The Saskatoon-based company, the world’s biggest potash producer, said on Thursday it would now earn between $2 to $2.20 a share this year, down from its previous forecast of between $2.45 and $2.70 per share.

The weaker forecast from Potash Corp. reflects difficulty the industry faces following the Belarus Potash Co. breakup in July. Russia’s OAO Uralkali withdrew from a partnership it had with rival Belarus’s Belaruskali, dismantling one of the two marketing alliances established to sell potash to the world.

The Belarus joint venture and its North American counterpart, Canpotex Ltd., controlled 70 per cent of the potash market before the breakup and therefore could influence the price and global supply of fertilizer. Potash does not trade on any public markets, leaving price formation almost entirely up to producers of the product and their customers.

“Uralkali’s change in sales strategy created tremendous market uncertainty and a state of paralysis in most regions,” Potash Corp.’s chief executive officer Bill Doyle said on a public call with analysts after the company announced third-quarter results.

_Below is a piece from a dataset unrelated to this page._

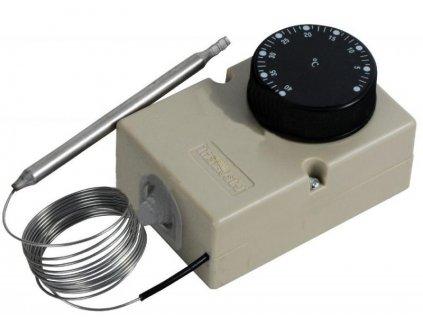 Termostat mechanický 16A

“But we caution against getting too caught up in the recent drama and headlines. Admittedly the recent slowdown in potash demand and decline in pricing have been challenging, but that does not mean that the prospects for our industry have forever changed,” he said.

Now the future is murky with big buyers of the crop nutrient waiting to see how far the price of potash will drop before signing any contracts.

Potash Corp. said in Thursday’s announcement that its average realized potash price in the third quarter fell 23 per cent to $307 a tonne from $429 a tonne last year.